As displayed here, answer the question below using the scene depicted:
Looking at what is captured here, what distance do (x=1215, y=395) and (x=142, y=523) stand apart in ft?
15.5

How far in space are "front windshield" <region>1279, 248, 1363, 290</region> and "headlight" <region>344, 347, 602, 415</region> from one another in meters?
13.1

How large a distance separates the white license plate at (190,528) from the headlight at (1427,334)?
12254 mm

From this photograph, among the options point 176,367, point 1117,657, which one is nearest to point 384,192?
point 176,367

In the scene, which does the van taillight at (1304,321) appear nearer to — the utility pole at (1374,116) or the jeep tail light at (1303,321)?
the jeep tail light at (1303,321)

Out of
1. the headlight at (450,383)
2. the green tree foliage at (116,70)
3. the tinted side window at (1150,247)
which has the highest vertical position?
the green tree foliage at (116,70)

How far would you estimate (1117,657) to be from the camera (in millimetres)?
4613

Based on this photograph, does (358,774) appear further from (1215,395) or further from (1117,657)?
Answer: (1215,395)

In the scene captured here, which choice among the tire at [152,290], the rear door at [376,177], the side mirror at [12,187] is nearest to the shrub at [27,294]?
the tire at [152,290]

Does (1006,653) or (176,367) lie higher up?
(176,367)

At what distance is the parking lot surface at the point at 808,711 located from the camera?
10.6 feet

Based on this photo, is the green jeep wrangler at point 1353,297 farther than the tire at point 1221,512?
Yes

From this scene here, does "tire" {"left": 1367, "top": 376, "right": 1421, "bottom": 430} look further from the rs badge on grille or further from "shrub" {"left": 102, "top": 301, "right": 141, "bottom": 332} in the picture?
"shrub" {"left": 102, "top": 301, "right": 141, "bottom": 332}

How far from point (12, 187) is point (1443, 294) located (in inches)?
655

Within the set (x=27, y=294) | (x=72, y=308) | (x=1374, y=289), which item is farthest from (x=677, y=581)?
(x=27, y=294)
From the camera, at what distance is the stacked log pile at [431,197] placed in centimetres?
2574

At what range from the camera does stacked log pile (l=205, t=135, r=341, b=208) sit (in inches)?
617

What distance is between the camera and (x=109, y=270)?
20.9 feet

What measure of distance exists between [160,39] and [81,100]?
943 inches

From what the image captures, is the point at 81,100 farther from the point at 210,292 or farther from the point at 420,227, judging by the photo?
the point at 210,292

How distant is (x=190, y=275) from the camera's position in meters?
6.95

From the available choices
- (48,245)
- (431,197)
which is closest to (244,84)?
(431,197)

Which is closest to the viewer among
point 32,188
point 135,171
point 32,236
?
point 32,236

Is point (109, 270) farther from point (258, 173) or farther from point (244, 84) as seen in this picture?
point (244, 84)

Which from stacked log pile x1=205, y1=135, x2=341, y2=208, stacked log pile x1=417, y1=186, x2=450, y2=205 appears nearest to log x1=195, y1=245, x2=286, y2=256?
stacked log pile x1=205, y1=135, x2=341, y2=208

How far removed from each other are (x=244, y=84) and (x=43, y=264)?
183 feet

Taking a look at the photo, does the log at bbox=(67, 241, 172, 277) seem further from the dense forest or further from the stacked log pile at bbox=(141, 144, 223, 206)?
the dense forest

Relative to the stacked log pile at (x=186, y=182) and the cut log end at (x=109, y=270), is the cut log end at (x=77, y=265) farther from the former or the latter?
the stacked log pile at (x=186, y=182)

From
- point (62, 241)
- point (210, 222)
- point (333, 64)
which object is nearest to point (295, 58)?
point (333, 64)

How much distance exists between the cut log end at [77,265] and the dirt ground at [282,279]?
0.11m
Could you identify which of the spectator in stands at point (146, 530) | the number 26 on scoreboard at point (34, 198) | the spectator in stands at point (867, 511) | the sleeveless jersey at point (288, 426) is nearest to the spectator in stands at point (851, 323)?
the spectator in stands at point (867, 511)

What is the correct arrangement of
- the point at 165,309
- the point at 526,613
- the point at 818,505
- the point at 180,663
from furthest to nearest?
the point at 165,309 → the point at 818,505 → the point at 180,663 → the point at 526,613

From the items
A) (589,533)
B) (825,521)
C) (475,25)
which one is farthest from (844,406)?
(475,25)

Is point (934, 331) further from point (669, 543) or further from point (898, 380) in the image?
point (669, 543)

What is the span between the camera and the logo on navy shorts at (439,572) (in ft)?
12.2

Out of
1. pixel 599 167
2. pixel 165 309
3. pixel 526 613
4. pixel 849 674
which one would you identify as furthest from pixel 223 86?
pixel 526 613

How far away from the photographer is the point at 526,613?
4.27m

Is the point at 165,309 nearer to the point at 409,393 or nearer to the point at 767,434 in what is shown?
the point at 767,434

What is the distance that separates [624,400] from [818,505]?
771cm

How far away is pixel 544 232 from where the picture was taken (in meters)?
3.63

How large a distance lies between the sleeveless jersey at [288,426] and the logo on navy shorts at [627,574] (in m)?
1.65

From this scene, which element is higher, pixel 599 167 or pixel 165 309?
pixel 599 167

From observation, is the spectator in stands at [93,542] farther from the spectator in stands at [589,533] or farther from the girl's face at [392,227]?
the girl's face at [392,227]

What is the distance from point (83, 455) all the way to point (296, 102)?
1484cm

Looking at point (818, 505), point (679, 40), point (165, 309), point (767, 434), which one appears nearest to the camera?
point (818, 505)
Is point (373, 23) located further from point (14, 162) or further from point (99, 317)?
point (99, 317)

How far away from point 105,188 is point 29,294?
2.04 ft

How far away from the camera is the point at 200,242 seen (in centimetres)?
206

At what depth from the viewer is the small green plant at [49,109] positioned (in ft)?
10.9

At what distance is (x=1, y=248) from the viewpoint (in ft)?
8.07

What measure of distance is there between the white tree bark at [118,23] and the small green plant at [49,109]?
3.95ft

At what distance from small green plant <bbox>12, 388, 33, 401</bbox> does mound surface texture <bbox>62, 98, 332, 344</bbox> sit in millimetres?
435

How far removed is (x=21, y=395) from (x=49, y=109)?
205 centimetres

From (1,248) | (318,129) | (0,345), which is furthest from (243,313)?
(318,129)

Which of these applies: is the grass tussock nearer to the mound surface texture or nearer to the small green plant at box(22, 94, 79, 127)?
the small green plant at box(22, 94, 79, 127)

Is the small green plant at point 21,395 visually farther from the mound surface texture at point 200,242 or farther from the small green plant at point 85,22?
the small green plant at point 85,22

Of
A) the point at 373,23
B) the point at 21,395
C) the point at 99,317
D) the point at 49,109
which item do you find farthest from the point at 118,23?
==================================================
Each entry must be reproduced verbatim.

As displayed here, answer the question below using the scene depicted:
Looking at what is captured here, what distance do (x=1215, y=395) and (x=142, y=523) stand apart in ft?
15.5

How far in space are "front windshield" <region>1279, 248, 1363, 290</region> and "headlight" <region>344, 347, 602, 415</region> from one another in meters?
13.1

How large a distance separates the white license plate at (190,528) from the headlight at (1427,334)?
12254 mm

From this photograph, among the options point 176,367, point 1117,657, which one is nearest to point 384,192?
point 176,367

In the scene, which does the van taillight at (1304,321) appear nearer to — the utility pole at (1374,116) or the jeep tail light at (1303,321)?
the jeep tail light at (1303,321)

Out of
1. the headlight at (450,383)
2. the green tree foliage at (116,70)
3. the tinted side window at (1150,247)
which has the highest vertical position?
the green tree foliage at (116,70)

How far would you estimate (1117,657) to be from the camera (in millimetres)?
4613

Based on this photograph, does (358,774) appear further from (1215,395) or further from (1117,657)?
Answer: (1215,395)

In the scene captured here, which choice among the tire at [152,290], the rear door at [376,177], the side mirror at [12,187] is nearest to the shrub at [27,294]?
the tire at [152,290]

Does (1006,653) or (176,367) lie higher up?
(176,367)

At what distance is the parking lot surface at the point at 808,711 located from the camera?
10.6 feet

Based on this photo, is the green jeep wrangler at point 1353,297 farther than the tire at point 1221,512?
Yes

From this scene here, does "tire" {"left": 1367, "top": 376, "right": 1421, "bottom": 430} look further from the rs badge on grille or further from "shrub" {"left": 102, "top": 301, "right": 141, "bottom": 332} in the picture?
"shrub" {"left": 102, "top": 301, "right": 141, "bottom": 332}

How far from point (12, 187) is point (1443, 294) located (in inches)?
655

Within the set (x=27, y=294) | (x=72, y=308) | (x=1374, y=289), which item is farthest from (x=677, y=581)?
(x=27, y=294)
From the camera, at what distance is the stacked log pile at [431,197] placed in centimetres?
2574

At what range from the camera does stacked log pile (l=205, t=135, r=341, b=208) sit (in inches)?
617

What distance is between the camera and (x=109, y=270)?
20.9 feet

What measure of distance exists between [160,39] and [81,100]?
943 inches

From what the image captures, is the point at 81,100 farther from the point at 210,292 or farther from the point at 420,227, judging by the photo?
the point at 210,292

How distant is (x=190, y=275) from the camera's position in meters?
6.95

From the available choices
- (48,245)
- (431,197)
which is closest to (244,84)?
(431,197)

Which is closest to the viewer among
point 32,188
point 135,171
point 32,236
?
point 32,236

Is point (109, 270) farther from point (258, 173) or farther from point (244, 84) as seen in this picture?
point (244, 84)

Which from stacked log pile x1=205, y1=135, x2=341, y2=208, stacked log pile x1=417, y1=186, x2=450, y2=205 appears nearest to log x1=195, y1=245, x2=286, y2=256?
stacked log pile x1=205, y1=135, x2=341, y2=208

How far removed from each other are (x=244, y=84) and (x=43, y=264)?
183 feet

Taking a look at the photo, does the log at bbox=(67, 241, 172, 277) seem further from the dense forest or further from the stacked log pile at bbox=(141, 144, 223, 206)?
the dense forest

Relative to the stacked log pile at (x=186, y=182) and the cut log end at (x=109, y=270), is the cut log end at (x=77, y=265) farther from the former or the latter?
the stacked log pile at (x=186, y=182)

From
- point (62, 241)
- point (210, 222)
- point (333, 64)
which object is nearest to point (295, 58)?
point (333, 64)

How much distance exists between the cut log end at [77,265] and the dirt ground at [282,279]?
0.11m
Could you identify which of the spectator in stands at point (146, 530) | the number 26 on scoreboard at point (34, 198) | the spectator in stands at point (867, 511) | the sleeveless jersey at point (288, 426) is nearest to the spectator in stands at point (851, 323)?
the spectator in stands at point (867, 511)

What is the correct arrangement of
- the point at 165,309
- the point at 526,613
- the point at 818,505
- the point at 180,663
from furthest to nearest?
the point at 165,309 → the point at 818,505 → the point at 180,663 → the point at 526,613

From the items
A) (589,533)
B) (825,521)
C) (475,25)
which one is farthest from (844,406)?
(475,25)

Is point (934, 331) further from point (669, 543) or further from point (898, 380) in the image?
point (669, 543)

What is the span between the camera and the logo on navy shorts at (439,572) (in ft)?
12.2

Out of
1. pixel 599 167
2. pixel 165 309
3. pixel 526 613
4. pixel 849 674
which one would you identify as furthest from pixel 223 86?
pixel 526 613

How far away from the photographer is the point at 526,613?
4.27m

Is the point at 165,309 nearer to the point at 409,393 or nearer to the point at 767,434 in what is shown?
the point at 767,434

What is the distance that separates [624,400] from [818,505]?
771cm

How far away is pixel 544 232 from where the picture was taken (in meters)?
3.63

How large a distance lies between the sleeveless jersey at [288,426] and the logo on navy shorts at [627,574] (in m)?
1.65

From this scene, which element is higher, pixel 599 167 or pixel 165 309?
pixel 599 167

From observation, is the spectator in stands at [93,542] farther from the spectator in stands at [589,533] or farther from the girl's face at [392,227]?
the girl's face at [392,227]

What is the distance from point (83, 455) all the way to point (296, 102)?
1484cm

Looking at point (818, 505), point (679, 40), point (165, 309), point (767, 434), which one appears nearest to the camera?
point (818, 505)
Is point (373, 23) located further from point (14, 162) or further from point (99, 317)?
point (99, 317)

How far away from point 105,188 is point 29,294?
2.04 ft

How far away from the camera is the point at 200,242 seen (in centimetres)?
206

At what depth from the viewer is the small green plant at [49,109] positioned (in ft)?
10.9

At what distance is (x=1, y=248) from the viewpoint (in ft)?
8.07

What measure of distance is there between the white tree bark at [118,23] and the small green plant at [49,109]?
3.95ft

At what distance from small green plant <bbox>12, 388, 33, 401</bbox> does mound surface texture <bbox>62, 98, 332, 344</bbox> sit in millimetres?
435

How far removed is (x=21, y=395) from (x=49, y=109)?
205 centimetres

From (1,248) | (318,129) | (0,345), which is furthest from (243,313)?
(318,129)

Which of these applies: is the grass tussock nearer to the mound surface texture or nearer to the small green plant at box(22, 94, 79, 127)?
the small green plant at box(22, 94, 79, 127)

Is the small green plant at point 21,395 visually farther from the mound surface texture at point 200,242 or farther from the small green plant at point 85,22?
the small green plant at point 85,22

Of
A) the point at 373,23
B) the point at 21,395
C) the point at 99,317
D) the point at 49,109
which item do you find farthest from the point at 118,23?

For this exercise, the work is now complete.